* **Source document**

· · ·

Vast whisp-whisp of wingbeats
awakens me and I look up
at a minute-long string of black geese
following low past the moon the white
course of the snow-covered river and
by the way thank You for
keeping Your face hidden, I
can hardly bear the beauty of this world
~Franz Wright from “Cloudless Snowfall”


A psalm of geese
labours overland
cajoling each other
near half…
The din grew immense.
No need to look up.
All you had to do
was sit in the sound
and put it down
as best you could…
It’s not a lonesome sound
but a panic,
a calling out to the others
to see if they’re there…
~Dermot Healy from A Fool’s Errand

Hear my prayer, Lord;
let my cry for help come to you.
Do not hide Your face from me in the day of my distress;
Incline Your ear to me;
In the day when I call answer me quickly.
Psalm 102:1-2

We are here to witness the creation and abet it.
We are here to notice each thing so each thing gets noticed. Together we notice not only each mountain shadow
and each stone on the beach but, especially,
we notice the beautiful faces and complex natures of each other.
We are here to bring to consciousness the beauty and power that are around us and to praise the people who are here with us.
We witness our generation and our times.
We watch the weather.
Otherwise, creation would be playing to an empty house.
~Annie Dillard from The Meaning of Life edited by David Friend


We tend to keep our faces hidden from each other, even when we want to be recognized and known, especially when we are distressed.

· · ·

Dataset rows
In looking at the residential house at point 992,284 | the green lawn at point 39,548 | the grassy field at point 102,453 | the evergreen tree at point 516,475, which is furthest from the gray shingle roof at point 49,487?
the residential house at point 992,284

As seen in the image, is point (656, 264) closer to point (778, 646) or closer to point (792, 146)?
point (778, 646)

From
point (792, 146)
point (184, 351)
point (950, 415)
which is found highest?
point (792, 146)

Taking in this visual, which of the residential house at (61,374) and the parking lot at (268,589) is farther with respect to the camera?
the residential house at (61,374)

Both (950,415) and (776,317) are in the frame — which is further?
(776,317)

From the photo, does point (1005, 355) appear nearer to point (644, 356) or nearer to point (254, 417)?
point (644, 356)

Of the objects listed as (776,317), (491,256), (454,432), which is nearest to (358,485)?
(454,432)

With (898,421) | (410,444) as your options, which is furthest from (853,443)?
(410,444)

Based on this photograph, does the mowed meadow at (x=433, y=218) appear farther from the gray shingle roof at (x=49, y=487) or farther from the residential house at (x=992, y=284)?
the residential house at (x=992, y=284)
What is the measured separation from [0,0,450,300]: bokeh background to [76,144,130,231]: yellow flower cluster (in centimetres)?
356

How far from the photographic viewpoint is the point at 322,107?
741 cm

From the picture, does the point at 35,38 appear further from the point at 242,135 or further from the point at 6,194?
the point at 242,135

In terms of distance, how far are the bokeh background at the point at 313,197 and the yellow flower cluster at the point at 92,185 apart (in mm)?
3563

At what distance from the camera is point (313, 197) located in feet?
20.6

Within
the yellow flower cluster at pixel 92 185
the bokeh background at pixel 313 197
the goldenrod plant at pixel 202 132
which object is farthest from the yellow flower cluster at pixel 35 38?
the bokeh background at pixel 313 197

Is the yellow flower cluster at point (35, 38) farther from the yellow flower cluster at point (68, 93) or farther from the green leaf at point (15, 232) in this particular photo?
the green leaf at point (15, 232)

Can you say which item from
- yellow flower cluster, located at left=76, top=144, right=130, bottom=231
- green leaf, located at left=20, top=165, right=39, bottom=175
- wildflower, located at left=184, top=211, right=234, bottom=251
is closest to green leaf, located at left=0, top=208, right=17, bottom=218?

· · ·

* **Your objective**
Extend the reflection on geese, prayer, and hidden faces, picking up after its final sentence.

* **Exercise output**
What someone tells me about what they are feeling may not always match what I notice: trembling hands, a deep sigh, eyes filling with tears. I am audience and witness to their burden and struggle; even more, I am called to listen, offering them the gift of being noticed and being there for them, just them, at that moment.
I know this because it is how God cares for me: when I call out to Him, sometimes in a panic to see if He is there, I know I am not playing or praying to an empty house. God is ready and listening, loving us enough to show us His face in the form of a helpless infant.
This is a God who allows Himself to be vulnerable to those He loves, whether laid to sleep in a wooden manager or dying nailed to a tree.
He calls out to us to see if we are there, ready to listen.



Psalm 102: 1 Hear my prayer, Lord; let my cry for help come to you.
This year’s Barnstorming Advent theme “… the Beginning shall remind us of the End” is taken from the final lines in T.S. Eliot’s poem “The Cultivation of Christmas Trees”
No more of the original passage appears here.